Copy the passage in the gun violence piece that begins at the words "Gun violence takes" and stops after "made national headlines.", swapping "relentless" for "constant".

Text shown
--- START ---
Gun violence takes a relentless toll in our nation. Every day more than 300 people are killed or injured by guns in the United States, and most of their stories never make the news at all. But this was yet another week when multiple gun tragedies made national headlines.
One of those tragedies started out as a celebration: Alexis Dowdell’s sweet 16 birthday party at a dance studio in Dadeville, Alabama on April 15. She and her family had been planning the party for months, and the dance floor was filled with young people and a DJ when gunfire broke out. More than thirty people were injured and four were killed, including Alexis’s older brother, 18-year-old Philstavious “Phil” Dowdell. Alexis remembered Phil pushing her to the ground to protect her in the chaos, but the next time she saw him he was lying in a pool of blood. She told an interviewer, “I got on my knees and he was laying face down. And that’s when I grabbed him. I turned him over, I was holding him. . . I was trying to be strong instead of panicking. And so I said, ‘You’re going to be all right, you’re a fighter, you’re strong.” But Phil, a high school senior and star athlete who had a football scholarship to Jacksonville State University, was gone—along with another 17-year-old Dadeville High senior and two more young guests. Many of those injured remain hospitalized in serious condition.
The nonprofit Gun Violence Archive, which keeps track of mass shootings in the U.S. where four or more victims are killed or injured by guns, notes that there have been more than 165 mass shootings so far in 2023—more than one a day. On April 15 there were seven mass shootings, the most in a single day so far this year. So the devastating mass injuries and deaths at a birthday party that night were heartbreaking, but they were not unusual for America. But those stories about the “everyday” trauma and tragedy of mass shootings were also joined this week by the latest headlines about a series of “mistake” shootings.
--- END ---
Provided information
--- START ---
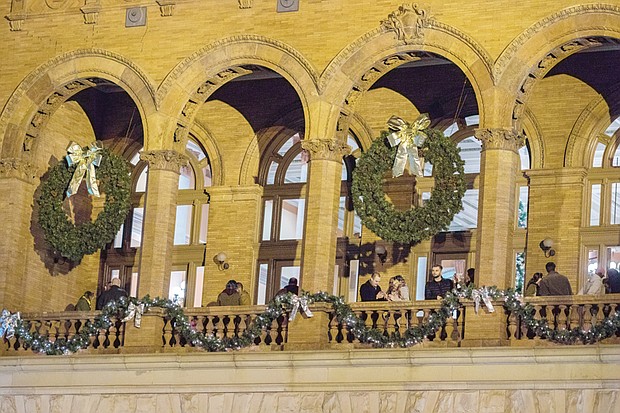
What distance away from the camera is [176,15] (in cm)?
3572

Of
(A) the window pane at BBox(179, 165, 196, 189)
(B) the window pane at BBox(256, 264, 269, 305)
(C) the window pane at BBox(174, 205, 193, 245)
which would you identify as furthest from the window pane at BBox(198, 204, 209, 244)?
(B) the window pane at BBox(256, 264, 269, 305)

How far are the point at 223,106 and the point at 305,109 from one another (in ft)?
16.1

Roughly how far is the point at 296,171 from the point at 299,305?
20.0 ft

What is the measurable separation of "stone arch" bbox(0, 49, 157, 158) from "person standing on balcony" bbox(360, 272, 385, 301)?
5.65 meters

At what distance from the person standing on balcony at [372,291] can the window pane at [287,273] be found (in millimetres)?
4092

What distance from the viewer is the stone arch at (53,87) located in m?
35.8

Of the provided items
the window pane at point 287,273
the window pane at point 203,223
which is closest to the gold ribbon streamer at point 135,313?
the window pane at point 287,273

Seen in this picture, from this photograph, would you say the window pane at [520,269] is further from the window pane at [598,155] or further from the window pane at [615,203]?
the window pane at [598,155]

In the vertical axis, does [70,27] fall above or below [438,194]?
above

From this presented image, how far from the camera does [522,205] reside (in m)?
36.6

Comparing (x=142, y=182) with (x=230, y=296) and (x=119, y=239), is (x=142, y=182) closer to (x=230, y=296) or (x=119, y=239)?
(x=119, y=239)

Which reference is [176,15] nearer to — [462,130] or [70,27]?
[70,27]

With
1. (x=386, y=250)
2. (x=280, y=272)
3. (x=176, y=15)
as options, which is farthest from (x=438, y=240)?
(x=176, y=15)

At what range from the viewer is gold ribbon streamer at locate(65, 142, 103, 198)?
121ft
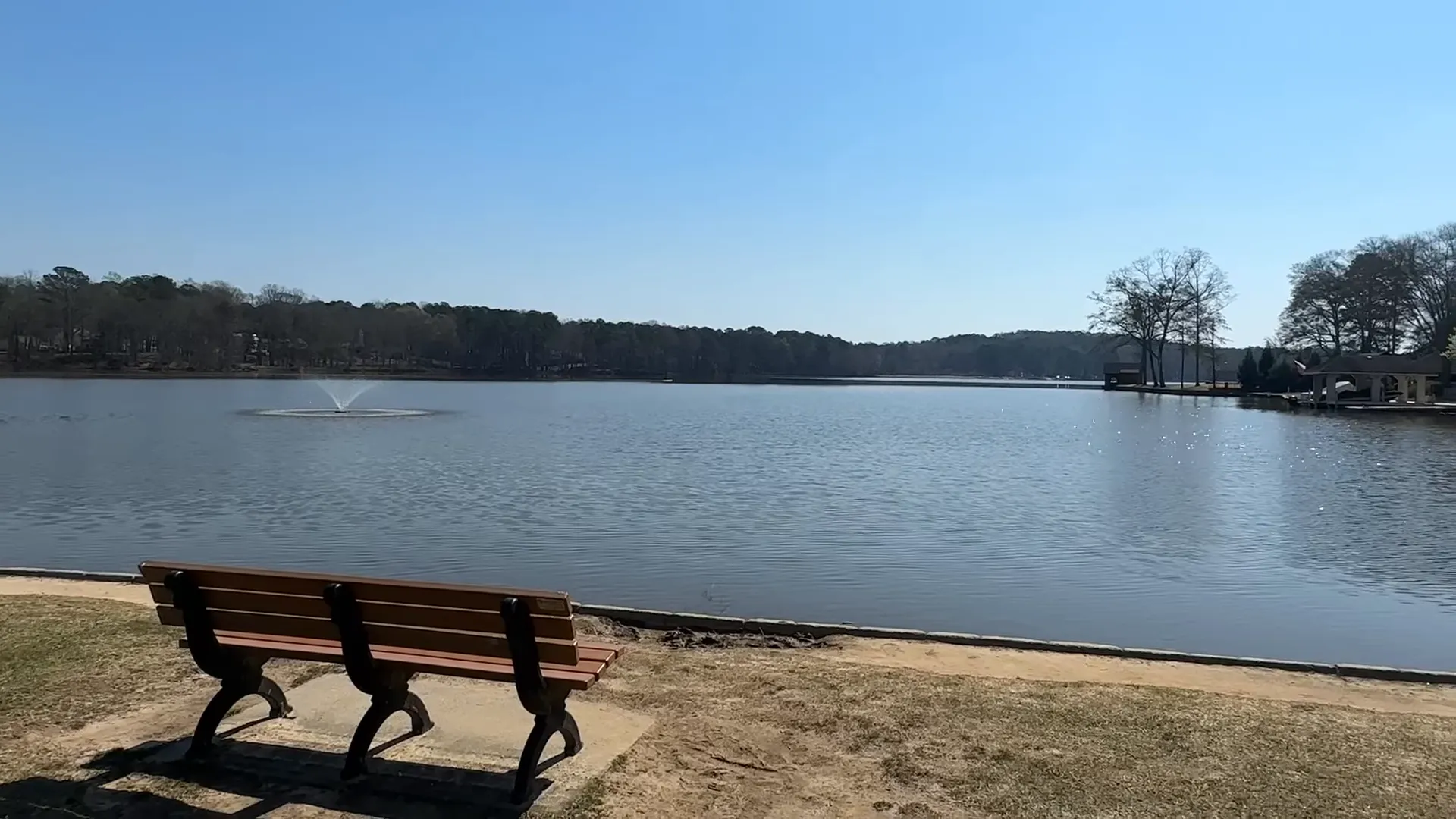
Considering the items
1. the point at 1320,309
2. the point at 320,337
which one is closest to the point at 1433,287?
the point at 1320,309

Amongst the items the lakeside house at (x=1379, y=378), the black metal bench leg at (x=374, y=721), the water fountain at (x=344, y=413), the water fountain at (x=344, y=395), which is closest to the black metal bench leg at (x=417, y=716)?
the black metal bench leg at (x=374, y=721)

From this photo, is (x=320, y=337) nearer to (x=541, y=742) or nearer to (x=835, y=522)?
(x=835, y=522)

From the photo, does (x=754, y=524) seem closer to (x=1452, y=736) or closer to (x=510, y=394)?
(x=1452, y=736)

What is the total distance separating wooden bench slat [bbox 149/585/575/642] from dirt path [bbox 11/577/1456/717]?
2946 mm

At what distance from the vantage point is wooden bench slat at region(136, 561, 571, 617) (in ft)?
13.1

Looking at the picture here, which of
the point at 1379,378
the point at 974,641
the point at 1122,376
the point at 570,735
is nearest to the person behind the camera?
the point at 570,735

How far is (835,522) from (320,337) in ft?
352

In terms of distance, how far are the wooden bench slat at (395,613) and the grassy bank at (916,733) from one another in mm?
685

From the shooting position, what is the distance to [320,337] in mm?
112375

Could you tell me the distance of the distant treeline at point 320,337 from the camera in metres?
102

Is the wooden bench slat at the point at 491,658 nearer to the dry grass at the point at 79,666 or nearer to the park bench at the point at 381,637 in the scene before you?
the park bench at the point at 381,637

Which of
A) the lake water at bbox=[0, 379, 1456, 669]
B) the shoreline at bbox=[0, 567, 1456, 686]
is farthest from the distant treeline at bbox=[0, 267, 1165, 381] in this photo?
the shoreline at bbox=[0, 567, 1456, 686]

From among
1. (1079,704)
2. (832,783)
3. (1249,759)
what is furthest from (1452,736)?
(832,783)

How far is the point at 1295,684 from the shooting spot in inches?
249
--- END ---
Output below
Gun violence takes a constant toll in our nation. Every day more than 300 people are killed or injured by guns in the United States, and most of their stories never make the news at all. But this was yet another week when multiple gun tragedies made national headlines.